THE DATA ▸
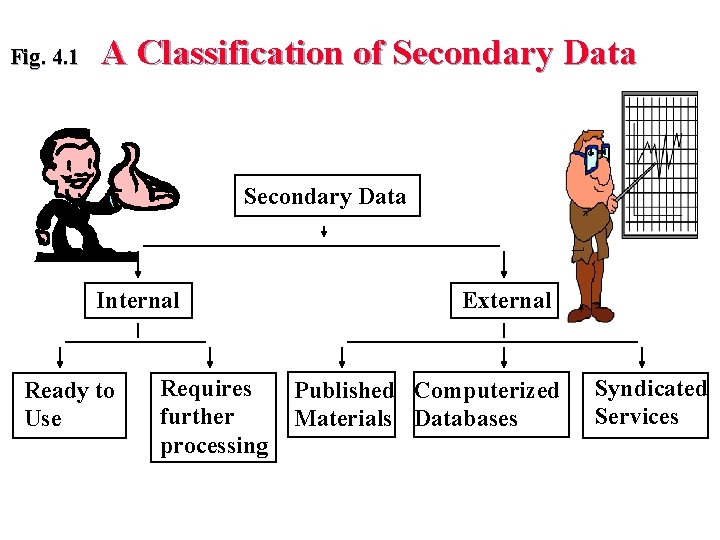 Fig. 4.1 A Classification of Secondary Data

Secondary Data

Internal

External

Ready to Use

Requires further processing

Published Materials

Computerized Databases

Syndicated Services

ACTIVITY ▸ The copy must match each record exactly, apart from the images, which stay out.

RESULT OF THE TASK ▸
 Fig. 4.1 A Classification of Secondary Data

Secondary Data

Internal

External

Ready to Use

Requires further processing

Published Materials

Computerized Databases

Syndicated Services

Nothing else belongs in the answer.